As a Midwesterner, we like to joke that “if you don’t like the weather, give it five minutes.” From sunny skies to snow showers, the weather here is, to say the very least, an extreme variable.
However, no matter where you’re located, weather plays a factor in our everyday lives … including our shopping habits — both online and brick and mortar. To keep up with these fluctuations, retailers are turning to weather intelligence to predict retail sales.
I know what you might be thinking — the weatherperson is NEVER right! How can we depend on this data? In all reality, historical data shows that 5-day forecasts are 95% accurate, while 7-10-day forecasts are around 80%. A bit more predictable than your uncle’s bad hip, right?
“Over 90% of a business’s annual weather-driven sales come from day-to-day changes in temperature and precipitation that influence consumer shopping patterns and behaviors.”
— National Retail Federation, Five Myths About Weather & Its Impact on Retail
Plan for the Weather
A weather forecast not only helps you decide whether or not you’ll need an umbrella or flip flops, it helps retailers determine:
- The prioritization of shipments of stock to stores
- Product promotions and markdown strategies and timings
- Appropriately staffing stores
James Smith, Founder, Demand Data, a retail focused analytics company that helps retail partners better plan their inventory and staffing needs for their locations, shares his experience utilizing weather intelligence.

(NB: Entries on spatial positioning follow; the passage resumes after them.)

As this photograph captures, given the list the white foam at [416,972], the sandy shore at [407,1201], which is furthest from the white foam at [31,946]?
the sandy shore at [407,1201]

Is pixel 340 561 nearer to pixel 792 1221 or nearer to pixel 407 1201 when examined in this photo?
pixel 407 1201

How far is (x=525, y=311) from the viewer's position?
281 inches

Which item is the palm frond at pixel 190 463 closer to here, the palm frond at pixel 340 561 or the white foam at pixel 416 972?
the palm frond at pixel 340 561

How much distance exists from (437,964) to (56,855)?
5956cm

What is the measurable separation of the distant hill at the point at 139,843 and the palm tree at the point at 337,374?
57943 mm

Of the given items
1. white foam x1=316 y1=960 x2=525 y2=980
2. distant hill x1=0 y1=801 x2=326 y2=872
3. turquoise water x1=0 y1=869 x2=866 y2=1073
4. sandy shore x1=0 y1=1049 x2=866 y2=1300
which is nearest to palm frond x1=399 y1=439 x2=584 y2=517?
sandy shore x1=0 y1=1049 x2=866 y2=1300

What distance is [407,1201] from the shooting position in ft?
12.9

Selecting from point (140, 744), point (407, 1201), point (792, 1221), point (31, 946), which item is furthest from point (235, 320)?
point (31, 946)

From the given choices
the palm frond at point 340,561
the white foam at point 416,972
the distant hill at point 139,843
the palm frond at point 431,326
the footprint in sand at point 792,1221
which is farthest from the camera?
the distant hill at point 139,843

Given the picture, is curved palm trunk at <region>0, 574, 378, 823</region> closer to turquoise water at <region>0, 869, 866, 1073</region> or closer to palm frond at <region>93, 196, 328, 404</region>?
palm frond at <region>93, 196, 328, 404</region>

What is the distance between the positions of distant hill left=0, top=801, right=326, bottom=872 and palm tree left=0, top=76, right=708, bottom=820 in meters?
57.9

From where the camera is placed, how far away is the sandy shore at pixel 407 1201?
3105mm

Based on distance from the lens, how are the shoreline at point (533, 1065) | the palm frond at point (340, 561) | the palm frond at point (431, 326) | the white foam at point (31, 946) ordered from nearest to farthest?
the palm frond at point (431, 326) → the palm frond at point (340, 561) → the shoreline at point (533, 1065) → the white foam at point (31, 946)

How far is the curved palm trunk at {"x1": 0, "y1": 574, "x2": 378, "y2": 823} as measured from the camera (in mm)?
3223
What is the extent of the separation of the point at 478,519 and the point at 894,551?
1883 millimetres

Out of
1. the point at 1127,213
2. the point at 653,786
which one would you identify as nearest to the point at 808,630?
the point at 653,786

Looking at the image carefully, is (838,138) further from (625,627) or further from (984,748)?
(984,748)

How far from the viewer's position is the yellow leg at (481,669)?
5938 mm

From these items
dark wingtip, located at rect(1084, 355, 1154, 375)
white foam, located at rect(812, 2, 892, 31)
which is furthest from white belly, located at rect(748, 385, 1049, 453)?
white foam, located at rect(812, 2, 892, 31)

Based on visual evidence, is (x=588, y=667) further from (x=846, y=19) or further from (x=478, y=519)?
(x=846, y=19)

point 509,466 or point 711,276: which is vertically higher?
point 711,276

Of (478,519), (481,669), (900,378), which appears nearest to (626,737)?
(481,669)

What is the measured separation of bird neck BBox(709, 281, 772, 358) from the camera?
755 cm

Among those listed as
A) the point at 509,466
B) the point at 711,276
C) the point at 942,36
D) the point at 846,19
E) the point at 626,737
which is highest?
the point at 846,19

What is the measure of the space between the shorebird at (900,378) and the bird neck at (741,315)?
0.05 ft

“Our clients are looking to be more proactive with data and ensure that their resources (stock and personnel) are deployed forward in the most efficient manner possible.”
— James Smith, Founder, Demand Data
Demand Data uses Alteryx to model a number of known factors (including day of week, season, time of month, holidays, etc.) and now uses real-time weather forecasts to predict changes in sales figures in stores — including sales figures across key categories.
“We model all fixed factors, like holidays, weekends, or seasonalities, and add in variable factors, like the weather. From here, we’re able to create predictions for products over the next 14 days based on live weather forecasts. In turn, these predictions influence business processes.”
— James Smith, Founder, Demand Data
This process involves several steps,
including:
- Collecting historical weather data from online sources
- Geospatial mapping of weather data to store locations
- Normalizing sales data across stores and categories
- Building a predictive model (linear regression) based on weather (conditions, including maximum and minimum temperature)
- Collecting live daily weather forecasts for the next 14 days
- Publishing a conditions favorability report across stores and categories
Demand Data used Alteryx Designer to build the workflows and Alteryx Server is running on a regular basis to
provide updated patterns. Some of Demand Data’s key steps:
- Data is primarily housed in Microsoft Azure, Snowflake is the main repository for sales data and Alteryx Server is deployed in Azure.
- Sales data is coming from Snowflake, we rely on the In-DB tools to process billions of rows of scan level data.
- Weather data history is also coming from Snowflake. Data is available in JSON which has historical conditions every three hours from over 20,000 data points.
- Weather data forecasts are provided via an API from an online source (JSON format). This data provides 14-day forward predictions of minimum and maximum temperatures.
- Tableau dashboards provide executives with high level visibility of weather conditions in different regions. The dashboards also show high potential categories (like ice cream before a heat wave, or umbrellas before a rainstorm.)
- Individual category managers can use Alteryx Gallery analytic apps to download weather-based factors for their categories and use these outputs to adjust their short-term inventory and promotion allocations.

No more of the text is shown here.